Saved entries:
Start of Block

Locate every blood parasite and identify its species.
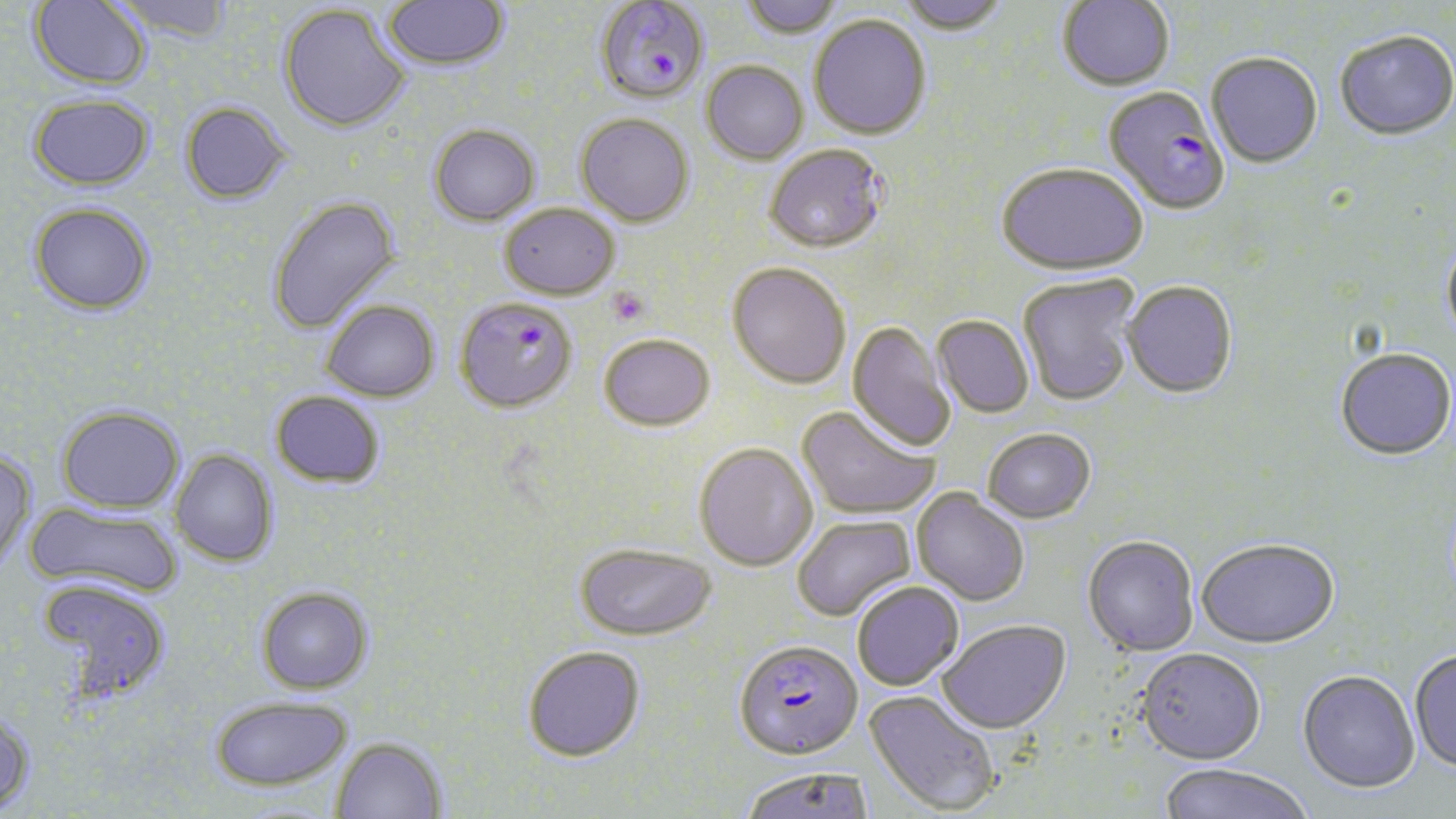

Approximate bounding boxes as [x1, y1, x2, y2] in pixels.
Plasmodium falciparum-infected red blood cells: [594, 1, 709, 105], [1104, 86, 1229, 214], [461, 305, 578, 415], [733, 637, 862, 760].
No Plasmodium ovale, Plasmodium malariae, Plasmodium vivax, Babesia divergens, or Trypanosoma brucei observed.

Platelet locations: [607, 287, 650, 326]. Uninfected red blood cell locations: [29, 0, 151, 89], [110, 0, 235, 44], [740, 0, 845, 39], [896, 0, 1009, 34], [1058, 0, 1174, 90], [383, 1, 510, 72], [278, 3, 411, 133], [809, 14, 931, 139], [1335, 28, 1456, 139], [1206, 52, 1322, 168], [701, 61, 808, 164], [28, 92, 155, 190], [180, 101, 292, 205], [576, 113, 694, 226], [429, 124, 540, 225], [764, 144, 888, 254], [997, 163, 1147, 276], [267, 194, 401, 335], [28, 201, 156, 316], [499, 203, 620, 300], [1441, 236, 1456, 347], [728, 262, 852, 389], [1017, 273, 1140, 407], [1123, 280, 1238, 398], [321, 299, 440, 402], [933, 315, 1034, 417], [847, 320, 955, 453], [598, 333, 715, 431], [1335, 347, 1456, 460], [270, 391, 385, 489], [56, 405, 186, 513], [797, 405, 940, 520], [982, 427, 1096, 522], [694, 442, 818, 571], [170, 449, 278, 567], [0, 450, 37, 572], [913, 488, 1030, 605], [25, 500, 184, 600], [792, 515, 916, 622], [1082, 534, 1199, 656], [1196, 536, 1340, 648], [575, 542, 717, 640], [35, 578, 172, 704], [852, 581, 964, 690], [256, 585, 373, 694], [937, 619, 1071, 733], [523, 645, 645, 762], [1136, 647, 1266, 764], [1409, 648, 1456, 774], [1297, 669, 1420, 793], [865, 689, 1002, 816], [209, 695, 353, 790], [0, 711, 37, 817], [331, 737, 447, 819], [1157, 763, 1314, 819], [739, 766, 874, 819]. Slide-level diagnosis: Plasmodium falciparum. Thin blood film. One field of a larger specimen. Optical microscopy. Image is 1456×819 pixels. Captured at 1000x magnification. May-Grünwald-Giemsa stain.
Locate every blood parasite and identify its species.
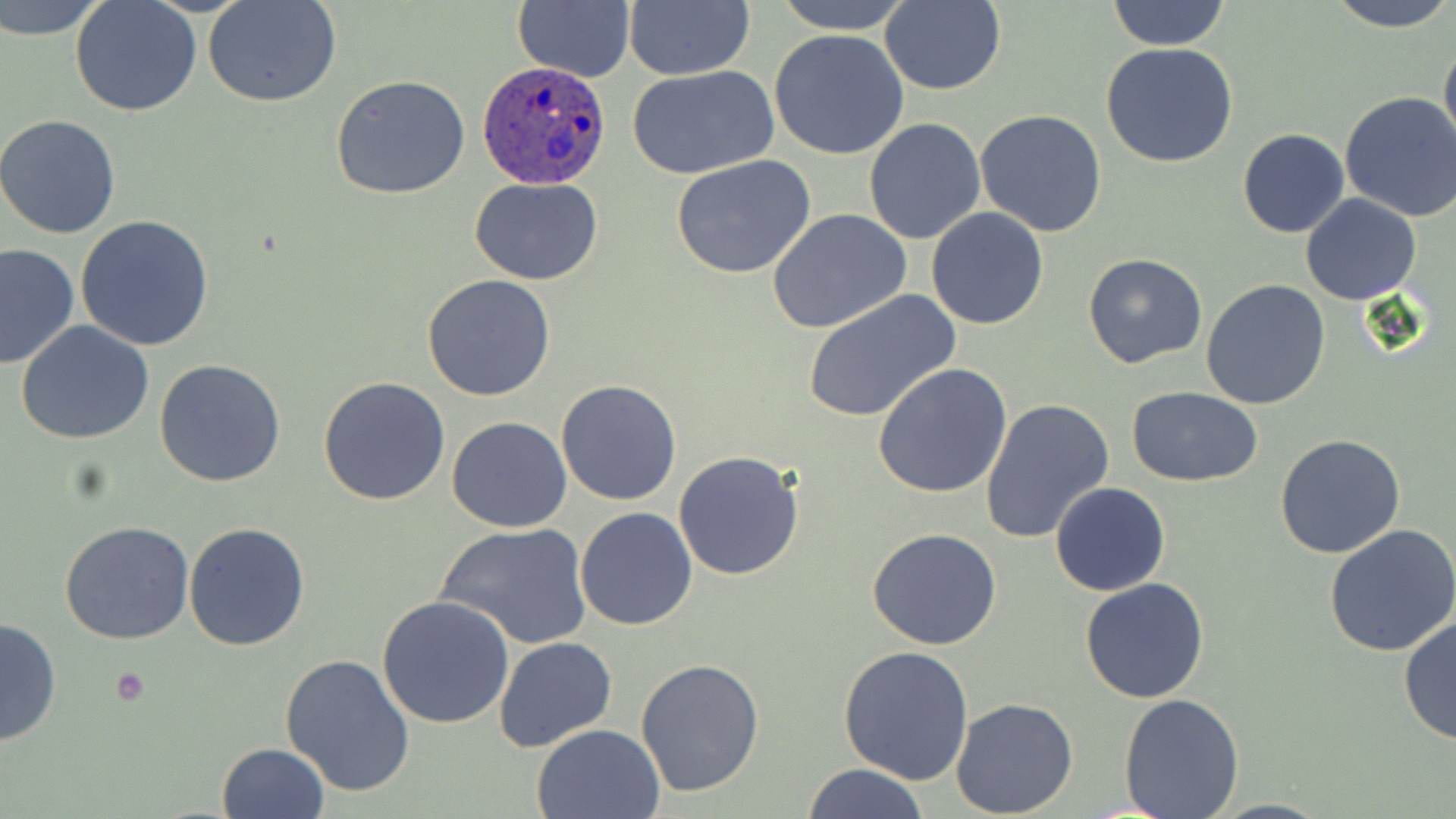

Approximate bounding boxes as [x1, y1, x2, y2] in pixels.
Plasmodium ovale-infected red blood cells: [477, 62, 615, 190].
No Plasmodium falciparum, Plasmodium malariae, Plasmodium vivax, Babesia divergens, or Trypanosoma brucei observed.

Uninfected red blood cell locations: [1, 0, 110, 39], [69, 0, 202, 117], [513, 0, 635, 83], [623, 0, 753, 82], [769, 0, 914, 35], [1107, 0, 1229, 51], [1325, 0, 1455, 33], [204, 1, 342, 108], [878, 1, 1006, 95], [769, 29, 912, 160], [1439, 35, 1456, 159], [1099, 43, 1239, 169], [626, 65, 778, 179], [330, 75, 471, 200], [640, 87, 801, 250], [1339, 90, 1456, 223], [975, 109, 1107, 237], [0, 115, 123, 239], [864, 117, 985, 245], [1237, 128, 1350, 239], [673, 157, 816, 280], [471, 178, 602, 286], [1300, 194, 1423, 305], [926, 207, 1050, 329], [768, 209, 914, 333], [74, 215, 215, 351], [0, 243, 79, 370], [1083, 253, 1209, 369], [422, 274, 555, 401], [1200, 280, 1331, 410], [802, 291, 959, 423], [15, 320, 154, 445], [155, 358, 287, 487], [874, 364, 1013, 500], [319, 375, 452, 505], [555, 380, 683, 506], [1126, 387, 1262, 487], [979, 397, 1115, 544], [446, 418, 572, 533], [1275, 433, 1406, 558], [673, 450, 805, 580], [1050, 481, 1170, 597], [574, 507, 699, 630], [61, 520, 195, 644], [184, 521, 309, 651], [435, 522, 593, 650], [1324, 522, 1456, 656], [867, 527, 1001, 650], [1080, 578, 1210, 703], [376, 593, 516, 728], [0, 614, 62, 749], [1398, 614, 1455, 745], [494, 636, 616, 751], [838, 643, 974, 785], [281, 653, 416, 797], [636, 657, 766, 797], [1118, 693, 1245, 818], [949, 698, 1078, 817], [531, 723, 665, 818], [216, 742, 330, 819], [801, 763, 930, 819], [1204, 798, 1335, 818]. Platelet locations: [112, 667, 151, 706]. Slide-level diagnosis: Plasmodium ovale. Light microscopy. May-Grünwald-Giemsa-stained preparation. 1000x magnification. Single field of view. Thin blood smear. Image is 1456×819 pixels.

End of Block

▸ **Prompt**: Filter the lines above so that only those with the string "cells" remain, then copy them.

▸ **Response to this exercise**:
Plasmodium falciparum-infected red blood cells: [594, 1, 709, 105], [1104, 86, 1229, 214], [461, 305, 578, 415], [733, 637, 862, 760].
Plasmodium ovale-infected red blood cells: [477, 62, 615, 190].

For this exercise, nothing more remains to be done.